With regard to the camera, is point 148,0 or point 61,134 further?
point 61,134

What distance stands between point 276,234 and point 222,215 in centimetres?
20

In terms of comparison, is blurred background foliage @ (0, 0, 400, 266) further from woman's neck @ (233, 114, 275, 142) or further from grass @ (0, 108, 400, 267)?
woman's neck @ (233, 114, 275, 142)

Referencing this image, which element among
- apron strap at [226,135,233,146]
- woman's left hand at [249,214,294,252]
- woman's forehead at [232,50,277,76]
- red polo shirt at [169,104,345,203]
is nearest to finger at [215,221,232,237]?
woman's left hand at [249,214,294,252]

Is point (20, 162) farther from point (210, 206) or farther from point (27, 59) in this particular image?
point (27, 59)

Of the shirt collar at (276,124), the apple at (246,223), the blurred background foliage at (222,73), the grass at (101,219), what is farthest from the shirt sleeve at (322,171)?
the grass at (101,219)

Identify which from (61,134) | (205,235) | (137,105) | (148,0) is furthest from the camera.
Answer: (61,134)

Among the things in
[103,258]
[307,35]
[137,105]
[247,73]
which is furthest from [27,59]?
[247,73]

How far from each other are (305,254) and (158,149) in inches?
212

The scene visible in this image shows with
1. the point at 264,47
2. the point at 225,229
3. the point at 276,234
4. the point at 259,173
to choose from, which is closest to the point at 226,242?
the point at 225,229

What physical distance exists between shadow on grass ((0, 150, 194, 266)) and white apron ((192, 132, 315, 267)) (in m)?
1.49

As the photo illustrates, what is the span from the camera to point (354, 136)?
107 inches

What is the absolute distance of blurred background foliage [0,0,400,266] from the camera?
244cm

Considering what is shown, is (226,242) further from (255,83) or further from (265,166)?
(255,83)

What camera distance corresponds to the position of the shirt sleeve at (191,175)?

INSTRUCTIONS TO FOLLOW >> Please copy out the stretch of the material above from the line containing "Referencing this image, which element among" through the end of the material, reproducing every line unchanged.

SOLUTION FOR THIS PROBLEM >>
Referencing this image, which element among
- apron strap at [226,135,233,146]
- woman's left hand at [249,214,294,252]
- woman's forehead at [232,50,277,76]
- red polo shirt at [169,104,345,203]
is nearest to finger at [215,221,232,237]?
woman's left hand at [249,214,294,252]

Is point (20, 162) farther from point (210, 206) or farther from point (27, 59) in this particular image?
point (27, 59)

Of the shirt collar at (276,124), the apple at (246,223), the blurred background foliage at (222,73), the grass at (101,219), what is farthest from the shirt sleeve at (322,171)?
the grass at (101,219)

Identify which from (61,134) | (205,235) | (137,105) | (148,0) is furthest from the camera.
Answer: (61,134)

Among the things in
[103,258]
[307,35]
[137,105]
[247,73]
which is furthest from [27,59]?
[247,73]

How far from each other are (305,254) and (158,149) in inches?
212

The scene visible in this image shows with
1. the point at 264,47
2. the point at 225,229
3. the point at 276,234
4. the point at 259,173
to choose from, which is closest to the point at 226,242?
the point at 225,229

What physical distance exists between shadow on grass ((0, 150, 194, 266)) and white apron ((192, 132, 315, 267)) (in m)?
1.49

As the photo illustrates, what is the span from the camera to point (354, 136)?
107 inches

What is the absolute distance of blurred background foliage [0,0,400,266] from the camera?
244cm

Considering what is shown, is (226,242) further from (255,83) or further from (265,166)?
(255,83)

What camera distance corresponds to the position of the shirt sleeve at (191,175)?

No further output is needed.